Le collectif la Patate Chaude

2 réflexions sur “Le déplacement des demandeurs d’asile de la rue de Stalingrad, un cache-misère électoraliste ?

  1. Bonjour,
    Je suis bien d’accord sur le fait que ces personnes vivent dans des conditions des plus déplorables. Et je suis désolée de voir ces enfants en bas âge vivrent dans de tels conditions. Il est sur que cela ne devrait pas exister, je le conçois parfaitement.
    Mais il est aussi facile de dire que c’est pour conserver leur petit confort que les gens du quartier ont demandé de faire bouger le campement. Personnellement, ce camp se trouve devant mes fenêtres maintenant, et je ne vois plus que ça. Oui, c’est inadmissible ce qu’il arrive à ces gens, mais oui, j’en ai marre aussi d’avoir mon linge sentant le feu de bois, j’en ai marre d’avoir du bruit le soir, …. Et pourtant, cela ne m’empêche pas de les soutenir, mais vous, aimeriez vous avoir tout un campement comme celui-ci devant vos fenêtres? Ne faites pas retomber la faute sur les autres comme ça, cela serait trop facile.

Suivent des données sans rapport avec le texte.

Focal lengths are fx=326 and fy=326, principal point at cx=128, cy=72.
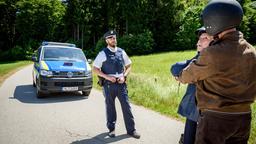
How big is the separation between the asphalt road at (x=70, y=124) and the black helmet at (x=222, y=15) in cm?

Mais essayez de vous mettre un peu à la place des habitants du quartier….
    Je ne suis pas raciste, ni extrémiste, ni quoi que ce soit au niveau poilitique etc., je suis scandalisée par le traitement qui est donné à ces pauvres gens, mais je suis énervée que l’on s’en prenne aux autres en disant que c’est la faute des habitants qui ont besoin de leur petit confort et qu’ils ne veulent pas voir la misère tous les jours.
    Peut être un peu moins de violence dans les propos pourrait faire un peu + avancer les choses.

    • Bonjour,

      Merci pour votre commentaire. Nous sommes bien conscients des désagréments que peuvent vous occasionner la présence de ces personnes sans logis près de votre logement. Vous conviendrez que leur situation est bien plus critique que la vôtre. Ils n’ont d’ailleurs pas choisi ce lieu sur lequel l’Etat les a amené. Nous avons tenté avec nos maigres moyens de briser la barrière qui souvent sépare les voisins des personnes sans domicile. Ce n’est pas facile, mais avec la sympathie que vous manifestez à leur encontre, il devrait être possible de parler à ces habitants malgré eux de votre quartier et de jeter des ponts afin de modérer les gênes bien réelles que vous rencontrez. L’action qui a consisté à déplacer sans les prévenir leur campement vers un terrain boueux a été brutale et non comprise par ces personnes. Leurs conditions de vie loin de l’herbe proche de la rue de Stalingrad se sont dégradées; il faut aussi le comprendre. La seule motivation de ce déplacement aurait été une demande des voisins avant qu’un réel dialogue ne soit mis en place.
      Pour notre part, si nous n’habitons pas près de vous pour vivre vos ennuis, nous sommes solidaires des personnes remises à la rue à la fin de la période hivernale de mise à l’abri et nous passerons pour en témoigner une nuit à la rue devant la Préfecture ce soir. Venez nous rencontrer dès 18h30 Place de Verdun.